Retail giant Target announced the breach on December 19th and asked customers who had recently shopped inside their brick and mortar locations to contact their financial institutions to determine the best way to protect their accounts.
In a separate incident, Snapchat, a private photo-sharing site, also fell victim to hackers. The hackers cracked the database and posted more than four million usernames and phone numbers online.
The hackers who hit Target had financial motives. The ones that attacked Snapchat seemed to want to demonstrate that the site’s security wasn’t up to snuff—and they were willing to expose personal information of millions of people to do it.
Both cases go to show that when it comes to sharing any of your personal details—especially financial details—you should take special precautions.
Stolen Credit Cards Flood Black Market
After the successful breach of Target’s database, the people behind the attack didn’t waste any time offering the stolen credit card information up for sale. Within a week, reports of stolen credit card numbers flooding into the black market were already circulating. If your card details were stolen, they may have been sold to someone who plans to use the information to make purchases with your money, or steal your identity.
In response, companies all over the world are scrambling to protect themselves. The sale of insurance against cyber attacks has spiked.
In this day and age, even if you don’t shop online, your financial details are still exposed, because whenever you use a credit card, chances are the company you’re shopping with is making that transaction through online channels. That means you could become the victim of a cyber attack.
We all need to be proactive when it comes to keeping our finances safe.
Fortunately, there are some simple, common sense steps you can take to reduce your chance of exposure.
Three Easy Ways to Protect
Yourself From Cyber Crime
Cyber crime is on the rise, so we recommend that you pay in cash when you can.
Pay in Cash: There’s a tradeoff between using cash and using plastic. On the one hand, making cash purchases insulates you from the kind of cyber attack that happened to Target customers. On the other hand, you take on more risk if you become the victim of a physical attack. If a thief steals your cash, it’s gone. If they steal your credit card, you can cancel the card to prevent serious financial damage.
Follow a few safety precautions, and you’ll avoid becoming an easy target for muggers and pickpockets:
- Don’t carry more cash than you need to.
- Carry your cash in hard-to-reach places—like the inside pocket of your jacket—rather than in a purse or a wallet in your back pocket.
- When you’re carrying cash, keep it in two places. Put a few bucks in your purse or wallet and the rest in an inside pocket.

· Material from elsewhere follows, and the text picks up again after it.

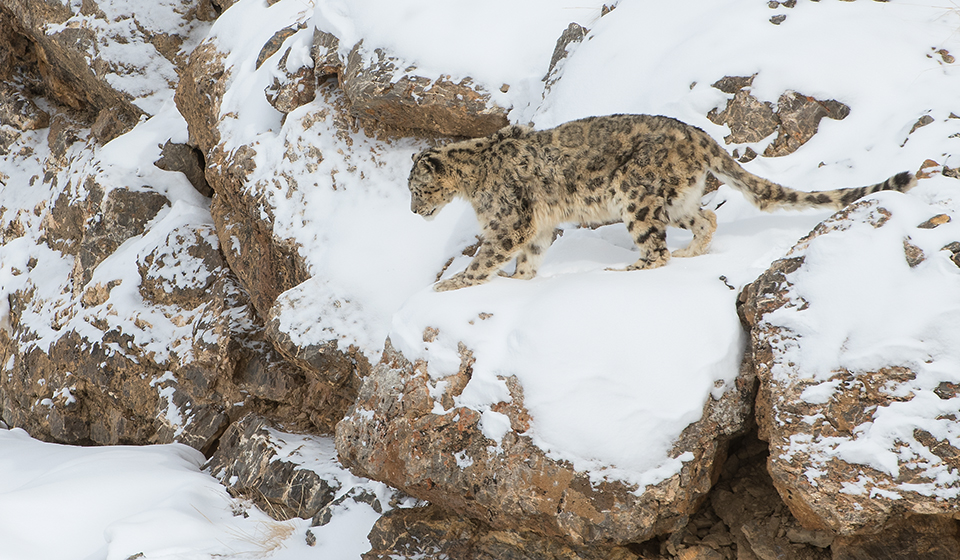 Wildlife Photography - Spiti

That way if you do get mugged, the thief will most likely take the obvious cash and leave the bigger amount untouched.
- Don’t draw attention to yourself by wearing expensive clothes or jewelry.
- Avoid situations that set off red flags—if something doesn’t feel right, it’s time to leave.

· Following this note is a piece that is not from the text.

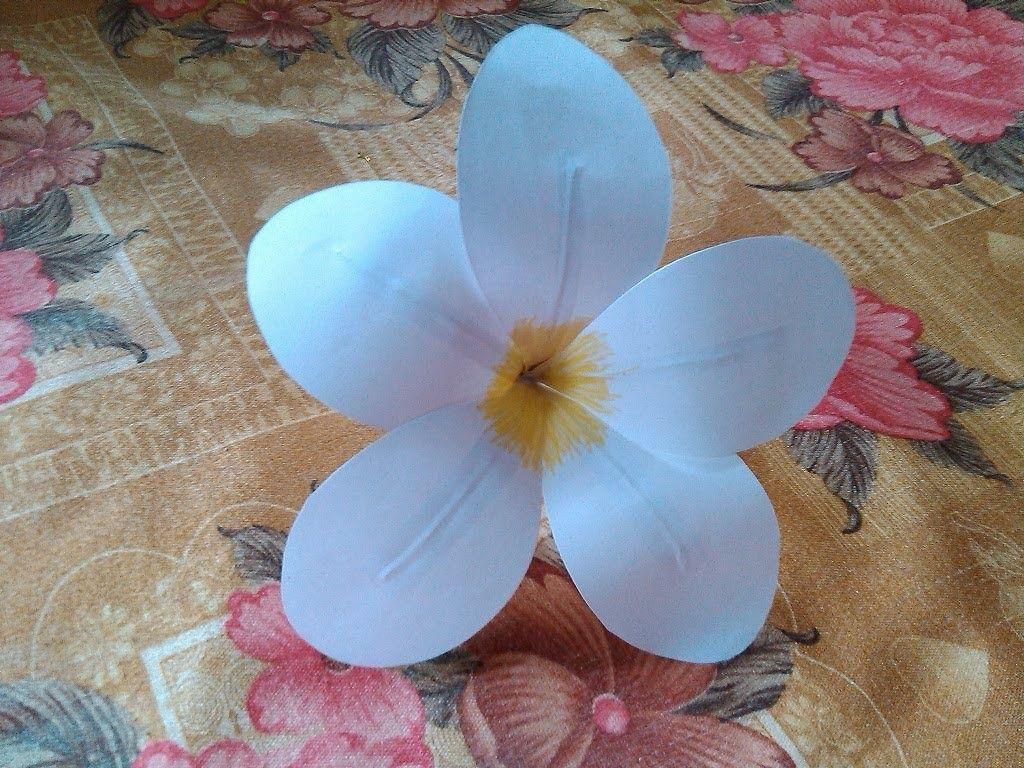 Paper Crafts Flower Frangipani Plumeria Eezhachempakam Paper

If you’re uncomfortable carrying cash, use a gift card instead.
Use a Gift Card: Gift cards are anonymous, so hackers can’t access any of your financial information beyond the gift card number, and like cash, the most you can lose is whatever you’re carrying with you.
These days you can pick up gift cards almost anywhere. Choose a gift card offered by a major credit card provider like VISA, MasterCard, or American Express, and you’ll be able to use the card at any business that accepts credit cards from the same company.
Gifts cards are not reloadable, so you need to keep track of how much is available on your card. Once it’s empty and you’re certain you don’t plan to return any of the purchases you made with the card, you can just throw it out.
Monitor your account activity often.
Monitor Your Accounts: This may seem like the most obvious advice in the world, but I’ve encountered enough people who don’t regularly check their accounts for unusual activity to know that it bears mentioning.
I suggest you review your accounts—checking, savings, and credit cards—once a week for strange charges. Most of the time, you won’t see anything out of the ordinary. But if you do see an odd charge, you will be able to call your bank immediately and inform them of the details. The quicker you can bring suspicious activity to their attention, the more they can do to protect you.
Cyber attacks are a part of everyday life now. Taking a proactive approach will help protect you, your identity, your credit rating, and your hard-earned money to stay safe from abuse by hackers and cyber thieves.